Prática de agiotagem faz parte de crimes de Cifra Negra

 


Os agiotas desafiam a Justiça, adquirem vários imóveis por ano com o dinheiro adquirido com a prática do empréstimo ilícito e, o que é pior, permanecem impunes. É difícil alguém ir para a cadeia por agiotagem, o que faz dessa “profissão” um investimento com retorno garantido e sem riscos.
 
“Nunca vi ninguém procurar delegacia nesses mais de dois anos de delegado geral”, explicou James Guerras, delegado geral da Polícia Civil. É o que a polícia considera crimes de “Cifra Negra”, quando não há atitude em denunciar. Um crime silencioso, que quando deixa rastros é de sangue. “Se ouve falar muito na relação de alguns assassinatos com agiotagem. Mas nada é possível afirmar porque são apenas especulações”, diz o advogado Velterby Noleto, membro da OAB.
 
A agiotagem caracterizase como usura. Quando está claro a vantagem financeira conseguida através de juros excessivos e cobrança exorbitante de dinheiro. Mas os crimes não param por aí. O delegado geral James Guerra e o advogado Valterby Noleto, membro da OAB, seguem a mesma linha de raciocínio e destacam que o crime de agiotismo incentiva outras práticas criminosas.
 
Isso porque, geralmente,os agiotas também cometem crimes de extorsão, ameaça e estelionato. “São crimes que levam a outros”, finaliza James Guerra.
 

 
Agiotagem: desequilíbrio social
 
De acordo com o advogado Valterby Noleto, o perfil das vítimas dos agiotas são opostos.

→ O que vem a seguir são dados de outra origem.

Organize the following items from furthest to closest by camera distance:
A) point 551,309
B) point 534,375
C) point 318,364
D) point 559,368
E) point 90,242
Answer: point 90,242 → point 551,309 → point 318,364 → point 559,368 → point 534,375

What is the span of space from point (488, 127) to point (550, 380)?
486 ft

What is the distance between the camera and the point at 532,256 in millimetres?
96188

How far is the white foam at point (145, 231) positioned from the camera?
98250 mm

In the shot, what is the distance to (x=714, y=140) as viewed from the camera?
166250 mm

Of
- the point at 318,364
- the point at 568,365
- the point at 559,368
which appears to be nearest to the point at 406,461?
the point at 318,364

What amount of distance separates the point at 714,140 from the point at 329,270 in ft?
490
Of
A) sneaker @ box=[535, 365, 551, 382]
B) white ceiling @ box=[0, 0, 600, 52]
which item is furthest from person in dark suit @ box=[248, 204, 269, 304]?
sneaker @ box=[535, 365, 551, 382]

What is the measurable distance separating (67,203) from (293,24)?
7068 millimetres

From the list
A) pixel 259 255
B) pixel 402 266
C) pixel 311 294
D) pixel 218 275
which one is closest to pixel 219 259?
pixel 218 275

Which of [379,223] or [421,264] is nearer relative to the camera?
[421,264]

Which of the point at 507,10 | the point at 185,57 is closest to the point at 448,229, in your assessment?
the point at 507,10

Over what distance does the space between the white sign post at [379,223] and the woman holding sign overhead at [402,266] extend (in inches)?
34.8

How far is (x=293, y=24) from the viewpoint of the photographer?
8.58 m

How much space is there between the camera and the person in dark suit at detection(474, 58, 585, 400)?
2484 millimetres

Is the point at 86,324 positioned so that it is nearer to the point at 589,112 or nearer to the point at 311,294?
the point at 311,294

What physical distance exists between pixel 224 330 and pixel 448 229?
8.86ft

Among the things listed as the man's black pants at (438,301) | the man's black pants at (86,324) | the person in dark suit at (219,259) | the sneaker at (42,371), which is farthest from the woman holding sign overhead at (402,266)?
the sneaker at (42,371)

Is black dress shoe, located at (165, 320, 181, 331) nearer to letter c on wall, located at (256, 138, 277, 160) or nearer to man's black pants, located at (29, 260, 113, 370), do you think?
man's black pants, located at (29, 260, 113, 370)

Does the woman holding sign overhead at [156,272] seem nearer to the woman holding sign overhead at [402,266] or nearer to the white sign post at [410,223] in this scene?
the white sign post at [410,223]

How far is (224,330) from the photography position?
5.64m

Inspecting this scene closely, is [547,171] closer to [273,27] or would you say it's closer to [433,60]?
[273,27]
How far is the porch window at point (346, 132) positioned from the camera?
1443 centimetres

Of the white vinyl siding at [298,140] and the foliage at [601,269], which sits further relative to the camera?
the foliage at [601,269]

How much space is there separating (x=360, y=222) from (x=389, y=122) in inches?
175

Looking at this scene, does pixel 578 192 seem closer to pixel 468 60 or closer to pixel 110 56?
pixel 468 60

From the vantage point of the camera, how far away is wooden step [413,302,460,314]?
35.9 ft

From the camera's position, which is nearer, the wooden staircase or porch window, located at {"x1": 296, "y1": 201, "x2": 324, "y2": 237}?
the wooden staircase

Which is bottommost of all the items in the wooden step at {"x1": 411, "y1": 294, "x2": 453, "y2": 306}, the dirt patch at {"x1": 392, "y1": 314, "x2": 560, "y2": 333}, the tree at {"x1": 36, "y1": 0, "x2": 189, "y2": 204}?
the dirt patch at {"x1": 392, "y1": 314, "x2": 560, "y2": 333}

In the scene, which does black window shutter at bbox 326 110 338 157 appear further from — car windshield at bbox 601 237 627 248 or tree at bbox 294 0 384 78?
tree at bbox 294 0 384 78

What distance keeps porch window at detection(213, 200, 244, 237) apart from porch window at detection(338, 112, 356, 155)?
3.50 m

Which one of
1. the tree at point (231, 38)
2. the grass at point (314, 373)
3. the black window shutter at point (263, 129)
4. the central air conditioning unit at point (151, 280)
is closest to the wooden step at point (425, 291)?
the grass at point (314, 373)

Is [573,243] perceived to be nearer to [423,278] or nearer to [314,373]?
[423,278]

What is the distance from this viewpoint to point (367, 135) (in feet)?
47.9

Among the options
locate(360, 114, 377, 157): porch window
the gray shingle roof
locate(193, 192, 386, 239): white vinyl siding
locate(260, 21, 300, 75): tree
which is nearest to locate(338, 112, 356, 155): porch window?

A maioria é pessoa de baixo poder aquisitivo, que não consegue honrar seus compromissos.
 
Mesmo com os juros abusivos visíveis, o advogado explica que o empréstimo por agiotagem é sedutor por ter um poder de sanar um problema imediato.
 
“No entanto, as pessoas não conseguem enxergar o abismo que está por trás do crédito fácil, diz o advogado, ao destacar o desequilíbrio social que a dívida pode causar em uma família.
 
Na outra ponta da esteira estão pessoas com alto poder aquisitivo, que se envolvem com agiotagem para manter status ou para comprar bens supérfluos. Em todo caso, o advogado destaca que as pessoas que estão nas mãos de agiotas são protegidas pelos órgãos de defesa do consumidor. “Essas pessoas podem procurar um advogado e denunciar o caso no Procon ou Ministério Público”.